Partisan role of the ECI

Tragically, Modi has the unenviable distinction of becoming the first prime minister to communalise elections in this fashion and the Election Commission of India (ECI) is silent on such flagrant violations on the part of the incumbent prime minister.

On November 24, 2022, a five-judge Bench of the Supreme Court headed by Justice K.M. Joseph, while hearing pleas challenging the constitutionality of the present appointment process of the Chief Election Commissioner and other election commissioners, contended that appointments were being done as per the whims of the executive and said "the country needs election commissioners who would not shirk from even taking on the Prime Minister if required, and not just weak-kneed yes-men."

So far, the ECI has issued notice to the president of the Bharatiya Janata Party (BJP) and not Prime Minister Modi on complaints of opposition leaders that the prime minister has invoked religion while seeking votes during his election campaign.

By not issuing a notice to Prime Minister Modi directly, the ECI, in the words of the Supreme Court, has acted as "weak-kneed yes-men."

Using religion for votes a corrupt practice

Asking votes of the electorate in the name of religionamounts to a "corrupt practice" according to the 2017 Supreme Court judgment in Abhiram Singh versus C.D. Commachen (DEAD) by Legal Representatives and others.

In that case, the Supreme Court held that for the purpose of maintaining the purity of the electoral process, a broad and purposive interpretation should be given to Section 123(3) of the Representation of the People Act, 1951 so that any appeal made to an elector by a candidate or his agent or by any other person with the consent of the candidate or his election agent, to vote or refrain from voting, inter alia, on the grounds of religion and caste, would constitute a corrupt practice.

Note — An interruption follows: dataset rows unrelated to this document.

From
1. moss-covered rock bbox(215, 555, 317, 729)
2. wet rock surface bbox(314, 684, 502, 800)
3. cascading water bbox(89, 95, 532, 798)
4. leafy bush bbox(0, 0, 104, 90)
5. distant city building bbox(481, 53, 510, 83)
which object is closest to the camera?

By not issuing a notice to Prime Minister Modi directly, the ECI, in the words of the Supreme Court, has acted as "weak-kneed yes-men."

The Supreme Court, in the Anoop Baranwal versus Union of India, observed, "The Model Code of Conduct, the views of this court about appeal to religion, being a corrupt practice, and 215 paragraph-16A of the Symbols Order, empowering the Election Commission of India to act in the face of defiance, constitute a powerful weapon in the hands of an independent and impartial Election Commission."

In spite of such clear status of the ECI as a highly empowered institution to act against even a Prime Minister for using religion to target a particular community and asking for votes, Modi is repeating his utterances against that community and the Election Commission is doing nothing.

No wonder that in the CSDS–Lok Niti survey 58 percent of those surveyed expressed distrust in the ECI. This is a sad spectacle of the ECI fast losing its credibility to deal with the infractions of law by the high and mighty while campaigning during elections.

No wonder that Ambedkar had apprehended in the Constituent Assembly on May 16 1949 that in the absence of any law to appoint unworthy people as election commissioners, they might "come under the thumb of the executive".

While the Election Commission and even the highest courts in the land have not been able to stop Modi's communal juggernaut, the people's court, which is in session in the form of the general elections, will write its own verdict.